Testing strategies to build resilience in a chaotic world

Capgemini

2018-07-31

“Resilience or hardiness is the ability to adapt to new circumstances when life presents the unpredictable” – Salvatore R Maddi

In today’s world, system downtime is not an option. If a user can’t access an application once, chances are that they will never use it again. Resiliency, which in simple terms is the ability of a system to gracefully handle and recover from failures, thus becomes critical. Testing resiliency ensures the system’s ability to absorb the impact of a problem while continuing to provide an acceptable level of service to the business. In other words, to test resiliency introduce a defect and ensure that the system recovers gracefully. This concept was originally introduced by Netflix in the Principles of Chaos Engineering.
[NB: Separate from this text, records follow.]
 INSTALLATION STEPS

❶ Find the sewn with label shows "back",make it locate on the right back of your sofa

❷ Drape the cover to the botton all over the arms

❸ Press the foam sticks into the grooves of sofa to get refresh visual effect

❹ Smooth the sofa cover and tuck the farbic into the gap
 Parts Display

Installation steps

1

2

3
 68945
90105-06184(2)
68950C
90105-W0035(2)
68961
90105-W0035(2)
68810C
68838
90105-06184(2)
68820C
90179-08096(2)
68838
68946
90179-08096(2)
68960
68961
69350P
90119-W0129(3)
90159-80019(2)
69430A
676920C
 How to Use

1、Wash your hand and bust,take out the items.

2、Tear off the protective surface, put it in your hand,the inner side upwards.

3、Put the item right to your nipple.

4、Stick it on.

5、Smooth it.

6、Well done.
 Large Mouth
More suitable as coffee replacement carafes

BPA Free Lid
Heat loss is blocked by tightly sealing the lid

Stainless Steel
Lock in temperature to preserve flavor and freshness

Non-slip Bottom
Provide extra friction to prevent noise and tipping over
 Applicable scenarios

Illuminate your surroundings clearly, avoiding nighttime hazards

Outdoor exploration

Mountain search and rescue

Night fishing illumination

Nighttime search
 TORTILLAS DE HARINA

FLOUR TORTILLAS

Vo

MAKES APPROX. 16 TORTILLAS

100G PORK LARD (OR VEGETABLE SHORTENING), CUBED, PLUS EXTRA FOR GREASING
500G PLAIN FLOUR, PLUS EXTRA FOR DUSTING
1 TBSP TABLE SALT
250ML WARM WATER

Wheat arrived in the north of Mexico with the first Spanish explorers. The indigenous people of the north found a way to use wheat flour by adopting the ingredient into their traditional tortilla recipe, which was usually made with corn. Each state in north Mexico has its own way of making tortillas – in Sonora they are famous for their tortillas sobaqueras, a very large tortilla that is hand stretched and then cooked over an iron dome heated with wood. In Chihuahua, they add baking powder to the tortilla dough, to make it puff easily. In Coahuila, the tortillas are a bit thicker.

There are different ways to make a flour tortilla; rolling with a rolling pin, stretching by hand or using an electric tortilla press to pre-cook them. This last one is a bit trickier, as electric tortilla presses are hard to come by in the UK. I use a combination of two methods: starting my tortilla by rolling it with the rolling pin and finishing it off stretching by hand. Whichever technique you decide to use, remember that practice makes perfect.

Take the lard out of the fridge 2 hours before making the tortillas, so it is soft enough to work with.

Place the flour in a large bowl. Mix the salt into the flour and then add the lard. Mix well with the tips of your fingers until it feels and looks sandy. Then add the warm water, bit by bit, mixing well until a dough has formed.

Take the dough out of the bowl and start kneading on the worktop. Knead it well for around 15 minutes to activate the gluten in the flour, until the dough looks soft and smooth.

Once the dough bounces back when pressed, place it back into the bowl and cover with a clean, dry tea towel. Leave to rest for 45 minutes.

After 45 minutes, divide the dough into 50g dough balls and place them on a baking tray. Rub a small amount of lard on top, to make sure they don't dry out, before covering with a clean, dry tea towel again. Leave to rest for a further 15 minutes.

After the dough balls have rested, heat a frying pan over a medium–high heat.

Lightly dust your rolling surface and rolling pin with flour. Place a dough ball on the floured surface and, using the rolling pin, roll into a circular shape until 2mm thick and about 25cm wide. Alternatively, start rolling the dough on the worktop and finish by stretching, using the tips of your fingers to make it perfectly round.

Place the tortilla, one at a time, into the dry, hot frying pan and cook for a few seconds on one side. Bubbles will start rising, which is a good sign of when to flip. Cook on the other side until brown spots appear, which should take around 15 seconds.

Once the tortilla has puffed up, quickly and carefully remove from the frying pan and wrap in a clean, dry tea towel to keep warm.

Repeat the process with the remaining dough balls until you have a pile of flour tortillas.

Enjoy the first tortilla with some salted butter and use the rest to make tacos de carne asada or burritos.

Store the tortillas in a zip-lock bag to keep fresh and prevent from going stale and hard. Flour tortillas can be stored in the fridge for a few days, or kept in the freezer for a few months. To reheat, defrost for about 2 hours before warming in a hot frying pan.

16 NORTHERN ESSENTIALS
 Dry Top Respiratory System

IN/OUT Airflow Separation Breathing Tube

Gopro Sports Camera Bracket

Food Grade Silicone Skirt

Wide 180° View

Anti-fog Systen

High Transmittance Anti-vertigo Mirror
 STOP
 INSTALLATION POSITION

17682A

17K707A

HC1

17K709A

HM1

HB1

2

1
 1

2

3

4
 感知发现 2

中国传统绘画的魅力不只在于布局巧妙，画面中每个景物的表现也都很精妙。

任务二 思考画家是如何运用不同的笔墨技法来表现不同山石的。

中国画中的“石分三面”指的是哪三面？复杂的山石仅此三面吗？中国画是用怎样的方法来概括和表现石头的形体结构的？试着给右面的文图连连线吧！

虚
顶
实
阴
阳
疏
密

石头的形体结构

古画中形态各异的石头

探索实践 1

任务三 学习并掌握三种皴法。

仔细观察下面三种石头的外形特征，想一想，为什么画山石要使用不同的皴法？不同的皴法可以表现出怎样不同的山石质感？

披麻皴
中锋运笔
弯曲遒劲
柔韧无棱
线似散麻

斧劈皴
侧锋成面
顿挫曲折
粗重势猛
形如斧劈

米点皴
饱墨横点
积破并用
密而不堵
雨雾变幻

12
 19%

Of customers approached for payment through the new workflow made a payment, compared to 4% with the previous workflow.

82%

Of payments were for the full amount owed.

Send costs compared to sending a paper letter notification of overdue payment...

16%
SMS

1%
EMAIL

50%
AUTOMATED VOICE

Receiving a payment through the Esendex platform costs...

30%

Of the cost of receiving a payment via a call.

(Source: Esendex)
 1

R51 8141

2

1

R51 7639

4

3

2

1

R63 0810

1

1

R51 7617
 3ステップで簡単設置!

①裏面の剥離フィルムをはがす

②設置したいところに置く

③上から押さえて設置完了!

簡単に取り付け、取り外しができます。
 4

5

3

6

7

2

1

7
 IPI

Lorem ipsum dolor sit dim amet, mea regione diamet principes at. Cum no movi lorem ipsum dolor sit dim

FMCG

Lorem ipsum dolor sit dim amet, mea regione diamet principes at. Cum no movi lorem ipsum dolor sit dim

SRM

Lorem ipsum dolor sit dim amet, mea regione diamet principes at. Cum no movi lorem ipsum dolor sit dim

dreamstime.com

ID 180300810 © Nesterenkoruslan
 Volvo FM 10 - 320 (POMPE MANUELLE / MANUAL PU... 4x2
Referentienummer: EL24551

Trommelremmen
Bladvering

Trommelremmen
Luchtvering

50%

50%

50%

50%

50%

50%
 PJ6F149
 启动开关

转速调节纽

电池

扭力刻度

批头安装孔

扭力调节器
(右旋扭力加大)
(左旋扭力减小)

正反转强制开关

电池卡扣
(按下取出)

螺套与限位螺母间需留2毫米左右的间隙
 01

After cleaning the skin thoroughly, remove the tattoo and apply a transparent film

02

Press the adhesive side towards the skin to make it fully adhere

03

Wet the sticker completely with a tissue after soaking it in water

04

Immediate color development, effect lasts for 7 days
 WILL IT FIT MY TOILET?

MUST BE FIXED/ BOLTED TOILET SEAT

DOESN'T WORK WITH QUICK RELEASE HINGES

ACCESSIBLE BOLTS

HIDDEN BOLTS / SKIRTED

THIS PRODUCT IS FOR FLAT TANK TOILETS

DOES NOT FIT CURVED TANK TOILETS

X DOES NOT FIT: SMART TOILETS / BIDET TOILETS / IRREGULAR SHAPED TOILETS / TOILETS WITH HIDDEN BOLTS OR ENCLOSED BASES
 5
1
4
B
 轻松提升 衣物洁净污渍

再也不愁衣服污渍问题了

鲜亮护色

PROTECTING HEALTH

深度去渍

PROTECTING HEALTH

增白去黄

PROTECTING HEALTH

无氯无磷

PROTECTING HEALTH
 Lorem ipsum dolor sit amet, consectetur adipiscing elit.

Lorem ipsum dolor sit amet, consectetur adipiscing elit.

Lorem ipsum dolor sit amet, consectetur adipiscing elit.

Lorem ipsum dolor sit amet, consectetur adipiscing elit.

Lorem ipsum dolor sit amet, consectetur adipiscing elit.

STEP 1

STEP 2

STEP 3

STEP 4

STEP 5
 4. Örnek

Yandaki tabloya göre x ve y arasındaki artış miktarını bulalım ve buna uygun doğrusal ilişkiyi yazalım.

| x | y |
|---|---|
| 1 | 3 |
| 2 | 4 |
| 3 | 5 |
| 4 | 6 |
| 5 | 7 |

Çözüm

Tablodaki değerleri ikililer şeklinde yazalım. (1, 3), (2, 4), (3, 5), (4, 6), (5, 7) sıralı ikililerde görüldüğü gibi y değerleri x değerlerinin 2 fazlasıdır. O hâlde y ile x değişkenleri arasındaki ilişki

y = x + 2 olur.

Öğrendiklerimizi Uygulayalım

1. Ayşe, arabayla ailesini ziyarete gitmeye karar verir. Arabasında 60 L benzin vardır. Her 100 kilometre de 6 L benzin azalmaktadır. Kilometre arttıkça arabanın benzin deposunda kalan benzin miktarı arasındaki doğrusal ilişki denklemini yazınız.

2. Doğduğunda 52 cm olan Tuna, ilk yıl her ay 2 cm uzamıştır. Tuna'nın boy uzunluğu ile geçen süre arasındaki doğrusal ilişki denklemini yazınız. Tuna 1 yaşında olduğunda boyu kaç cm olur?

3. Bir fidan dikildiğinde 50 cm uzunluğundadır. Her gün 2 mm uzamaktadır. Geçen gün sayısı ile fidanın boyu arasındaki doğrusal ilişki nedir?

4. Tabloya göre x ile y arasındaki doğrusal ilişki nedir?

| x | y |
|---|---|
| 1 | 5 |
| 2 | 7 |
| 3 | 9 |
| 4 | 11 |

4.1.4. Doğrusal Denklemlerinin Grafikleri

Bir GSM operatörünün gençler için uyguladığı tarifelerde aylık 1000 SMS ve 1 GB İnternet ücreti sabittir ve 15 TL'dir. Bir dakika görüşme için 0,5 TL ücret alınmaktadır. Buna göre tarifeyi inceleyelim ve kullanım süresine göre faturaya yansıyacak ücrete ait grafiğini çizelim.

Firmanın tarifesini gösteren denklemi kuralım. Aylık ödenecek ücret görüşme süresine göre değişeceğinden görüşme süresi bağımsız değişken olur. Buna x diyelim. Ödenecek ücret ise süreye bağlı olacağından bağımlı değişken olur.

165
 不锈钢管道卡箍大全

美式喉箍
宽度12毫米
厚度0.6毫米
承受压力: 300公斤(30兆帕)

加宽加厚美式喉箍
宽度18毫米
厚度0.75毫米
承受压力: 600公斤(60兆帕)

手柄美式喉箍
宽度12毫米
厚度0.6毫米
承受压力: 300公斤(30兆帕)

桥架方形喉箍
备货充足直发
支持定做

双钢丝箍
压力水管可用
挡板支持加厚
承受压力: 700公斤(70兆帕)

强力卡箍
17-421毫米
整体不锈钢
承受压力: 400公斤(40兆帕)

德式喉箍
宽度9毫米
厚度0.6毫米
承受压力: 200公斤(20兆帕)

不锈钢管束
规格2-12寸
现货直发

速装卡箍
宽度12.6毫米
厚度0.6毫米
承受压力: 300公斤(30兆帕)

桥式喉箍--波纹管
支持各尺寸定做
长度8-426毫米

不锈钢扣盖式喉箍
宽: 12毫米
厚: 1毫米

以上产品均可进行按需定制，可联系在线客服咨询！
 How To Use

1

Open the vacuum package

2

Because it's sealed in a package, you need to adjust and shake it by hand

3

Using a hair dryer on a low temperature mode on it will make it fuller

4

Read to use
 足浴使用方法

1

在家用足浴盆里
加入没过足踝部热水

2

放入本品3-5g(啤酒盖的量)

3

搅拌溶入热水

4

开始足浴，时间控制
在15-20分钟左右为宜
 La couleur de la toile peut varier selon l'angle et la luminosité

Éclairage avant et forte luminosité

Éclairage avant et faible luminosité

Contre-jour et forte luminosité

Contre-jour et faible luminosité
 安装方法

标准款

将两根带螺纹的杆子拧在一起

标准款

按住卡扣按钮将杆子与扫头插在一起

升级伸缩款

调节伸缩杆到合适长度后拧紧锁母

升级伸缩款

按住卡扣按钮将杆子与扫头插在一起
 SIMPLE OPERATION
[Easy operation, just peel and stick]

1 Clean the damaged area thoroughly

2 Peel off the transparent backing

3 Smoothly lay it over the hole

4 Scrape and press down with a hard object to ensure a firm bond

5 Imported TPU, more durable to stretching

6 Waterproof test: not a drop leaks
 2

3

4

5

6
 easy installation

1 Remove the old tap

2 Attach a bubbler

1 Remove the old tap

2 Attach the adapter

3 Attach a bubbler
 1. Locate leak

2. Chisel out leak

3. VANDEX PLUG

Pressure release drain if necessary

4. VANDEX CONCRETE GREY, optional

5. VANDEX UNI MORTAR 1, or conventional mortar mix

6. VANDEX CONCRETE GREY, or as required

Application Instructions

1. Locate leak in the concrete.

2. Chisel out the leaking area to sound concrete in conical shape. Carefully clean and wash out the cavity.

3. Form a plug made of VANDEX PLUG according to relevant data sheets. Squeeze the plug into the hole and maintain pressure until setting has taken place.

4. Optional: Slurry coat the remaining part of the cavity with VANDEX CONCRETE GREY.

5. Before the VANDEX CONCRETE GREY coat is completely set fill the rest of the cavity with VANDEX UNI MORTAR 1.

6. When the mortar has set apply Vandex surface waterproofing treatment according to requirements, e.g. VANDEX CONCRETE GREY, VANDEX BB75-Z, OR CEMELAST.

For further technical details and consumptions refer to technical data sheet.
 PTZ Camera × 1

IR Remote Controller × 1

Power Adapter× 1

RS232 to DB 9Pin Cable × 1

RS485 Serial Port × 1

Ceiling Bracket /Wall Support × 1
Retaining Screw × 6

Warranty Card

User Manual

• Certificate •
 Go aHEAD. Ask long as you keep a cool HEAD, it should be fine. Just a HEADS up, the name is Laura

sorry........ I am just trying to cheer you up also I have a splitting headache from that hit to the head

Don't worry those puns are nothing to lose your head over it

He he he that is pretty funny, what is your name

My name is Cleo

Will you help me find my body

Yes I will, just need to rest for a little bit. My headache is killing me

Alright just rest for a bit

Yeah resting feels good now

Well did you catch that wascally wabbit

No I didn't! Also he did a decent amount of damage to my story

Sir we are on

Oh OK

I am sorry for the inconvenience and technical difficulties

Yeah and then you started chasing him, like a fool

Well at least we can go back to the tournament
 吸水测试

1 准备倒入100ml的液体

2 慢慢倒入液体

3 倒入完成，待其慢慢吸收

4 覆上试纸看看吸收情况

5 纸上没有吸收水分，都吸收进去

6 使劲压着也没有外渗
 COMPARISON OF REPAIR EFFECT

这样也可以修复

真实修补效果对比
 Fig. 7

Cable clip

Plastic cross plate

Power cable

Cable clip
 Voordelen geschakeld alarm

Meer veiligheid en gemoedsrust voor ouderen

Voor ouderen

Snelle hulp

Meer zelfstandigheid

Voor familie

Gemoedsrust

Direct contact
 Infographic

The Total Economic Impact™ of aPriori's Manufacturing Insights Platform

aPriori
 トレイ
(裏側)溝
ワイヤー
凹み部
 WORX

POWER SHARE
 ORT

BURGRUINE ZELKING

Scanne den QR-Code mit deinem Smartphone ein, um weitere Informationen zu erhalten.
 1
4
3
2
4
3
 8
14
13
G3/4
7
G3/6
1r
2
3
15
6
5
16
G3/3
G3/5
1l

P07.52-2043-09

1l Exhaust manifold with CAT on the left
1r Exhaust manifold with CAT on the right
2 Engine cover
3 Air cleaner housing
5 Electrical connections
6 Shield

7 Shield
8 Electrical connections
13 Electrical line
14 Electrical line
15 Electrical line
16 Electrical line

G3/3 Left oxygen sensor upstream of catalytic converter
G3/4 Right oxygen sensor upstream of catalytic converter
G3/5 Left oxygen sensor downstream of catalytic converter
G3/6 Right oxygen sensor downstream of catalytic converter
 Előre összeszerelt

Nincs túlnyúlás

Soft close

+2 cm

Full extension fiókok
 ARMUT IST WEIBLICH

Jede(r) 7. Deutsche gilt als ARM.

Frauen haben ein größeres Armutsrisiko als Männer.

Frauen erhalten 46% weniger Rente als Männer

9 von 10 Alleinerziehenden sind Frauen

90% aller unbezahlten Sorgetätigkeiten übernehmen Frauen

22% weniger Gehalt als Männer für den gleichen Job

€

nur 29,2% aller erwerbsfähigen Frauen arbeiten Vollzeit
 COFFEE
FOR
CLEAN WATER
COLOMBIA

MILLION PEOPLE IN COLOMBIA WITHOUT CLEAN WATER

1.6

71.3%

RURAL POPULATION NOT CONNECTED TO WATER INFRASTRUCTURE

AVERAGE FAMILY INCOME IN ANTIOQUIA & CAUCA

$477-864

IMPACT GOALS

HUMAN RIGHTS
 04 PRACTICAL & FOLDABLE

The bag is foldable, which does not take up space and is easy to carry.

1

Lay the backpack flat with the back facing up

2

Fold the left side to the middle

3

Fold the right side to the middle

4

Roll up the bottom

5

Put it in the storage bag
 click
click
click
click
Netflix has defined the discipline as follows: chaos engineering is the discipline of experimenting on a distributed system to build confidence in the system’s capability to withstand turbulent conditions in production. This idea, which has proven to be very successful for Netflix, is now being adopted across industries. To design tests that fail and validate recovery requires that the test professional understand the architecture, design, and infrastructure of systems.

To build your test strategies for resilient systems, you should:

Conduct a failure mode analysis by reviewing the design of the system. In simple terms, this means identifying all the components, internal and external interfaces, and identifying potential failures at every point. Once failure points are identified, validate that there are alternatives to failure. For example, let’s say it is a service-based architecture and if the application depends on a single critical instance of service it can create a single point of failure. In this scenario, verify that if there is a request time/out then an alternative is available.
Validate data resiliency, i.e. that there is a mechanism for data to be available to applications if the system that originally hosted the data fails. Verify that the data backup process is either documented or automated. If automated, validate that the automated script backs up data correctly, maintaining integrity and schema.
From an infrastructure standpoint, configure and test health probes for load balancing and traffic management. These ensure that the system is not limited to a single region for deployment in case of latency issues.
From an application standpoint, conduct fault injection tests for every application in your system. Scenarios include shutting down interfacing systems, deleting certificates, consuming system resources, and deleting data sources.
Conduct critical tests in production with well-planned canary deployments. Validate that there is an automated rollback mechanism for code in production in case of failure.

Above all, the key to testing resiliency is continuous learning of the design architecture and infrastructure of systems. The more you learn, the more you understand the points of failure and the better you test.